TASK INPUTS —
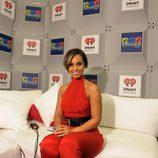 Alicia Keys en el concierto a favor de las víctimas del huracán Sandy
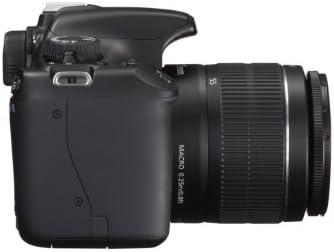 Canon EOS 1100D Appareils Photo Num/ériques 12.6 Mpix
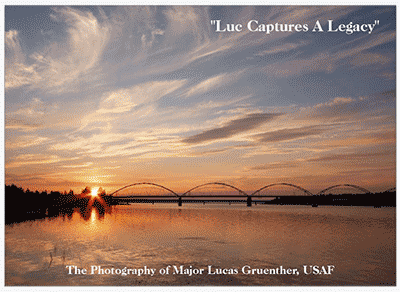The Photography of Major Lucas Gruenther
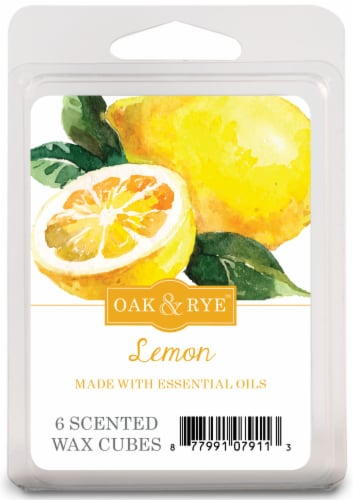 Oak & Rye Lemon Scented Wax Cubes 6 Pack Perspective: front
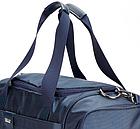 Дорожная спортивная сумка Dolly 787 три расцветки 46 см. - 25 см. - 25 см., фото 8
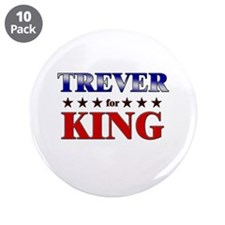 """TREVER for king 3.5"""" Button (10 pack)"""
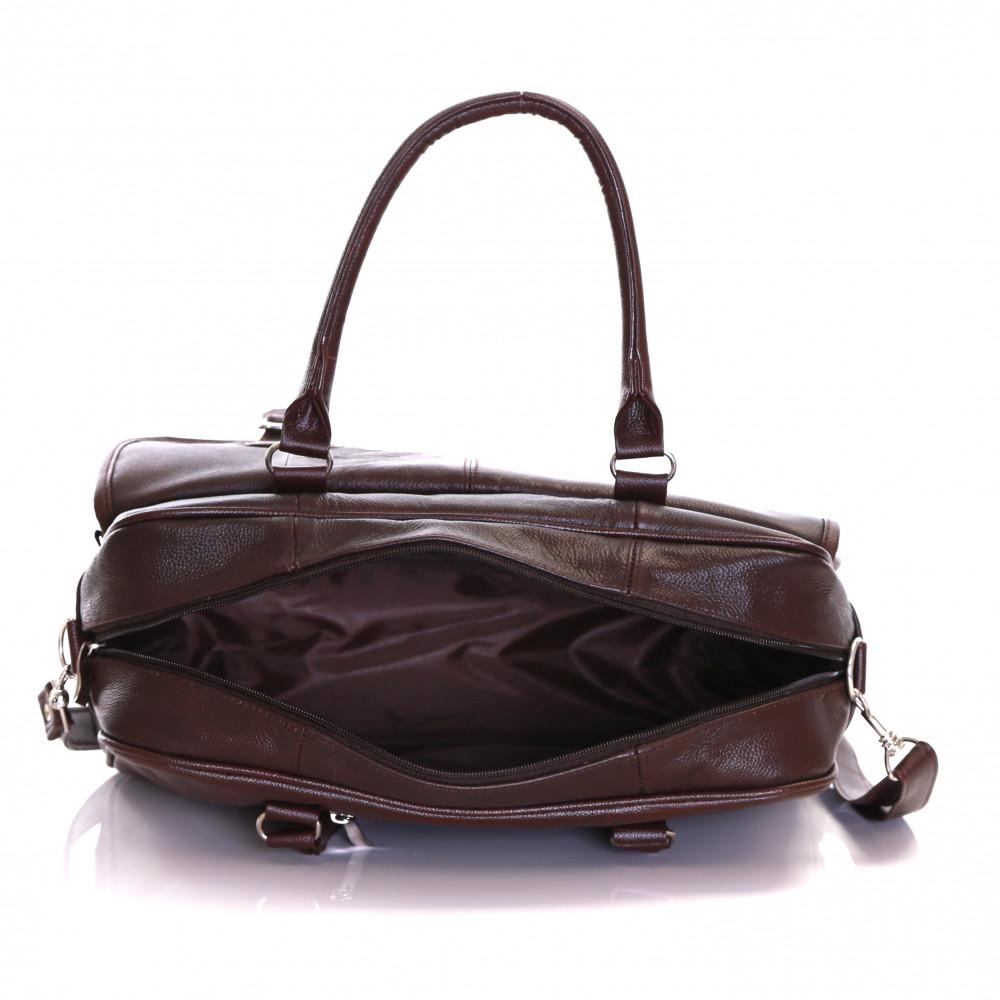 Buy Slimbridge Essen Leather Briefcase Karabar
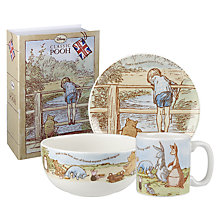 Buy Winnie the Pooh Heritage Dinner Set Online at johnlewis.com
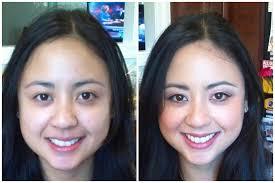 makeup schools in virginia charlottesville makeup artist llc wedding makeup hair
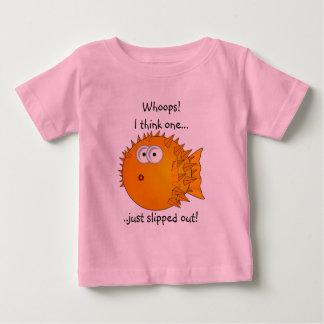 Puffer fish - funny sayings shirt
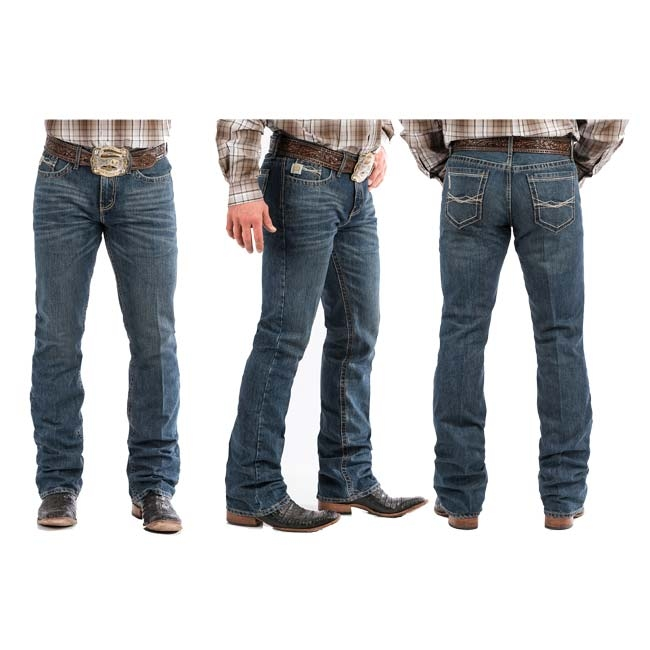 11d941d33b1 Cinch Medium Wash Ian Slim Boot Cut Jeans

AIM OF THE EXERCISE — A faithful copy is needed: reproduce all of the data above, leaving the pictures out.

ANSWER BOX —
 Alicia Keys en el concierto a favor de las víctimas del huracán Sandy
 Canon EOS 1100D Appareils Photo Num/ériques 12.6 Mpix
The Photography of Major Lucas Gruenther
 Oak & Rye Lemon Scented Wax Cubes 6 Pack Perspective: front
 Дорожная спортивная сумка Dolly 787 три расцветки 46 см. - 25 см. - 25 см., фото 8
 """TREVER for king 3.5"""" Button (10 pack)"""
 Buy Slimbridge Essen Leather Briefcase Karabar
 Buy Winnie the Pooh Heritage Dinner Set Online at johnlewis.com
 makeup schools in virginia charlottesville makeup artist llc wedding makeup hair
 Puffer fish - funny sayings shirt
 11d941d33b1 Cinch Medium Wash Ian Slim Boot Cut Jeans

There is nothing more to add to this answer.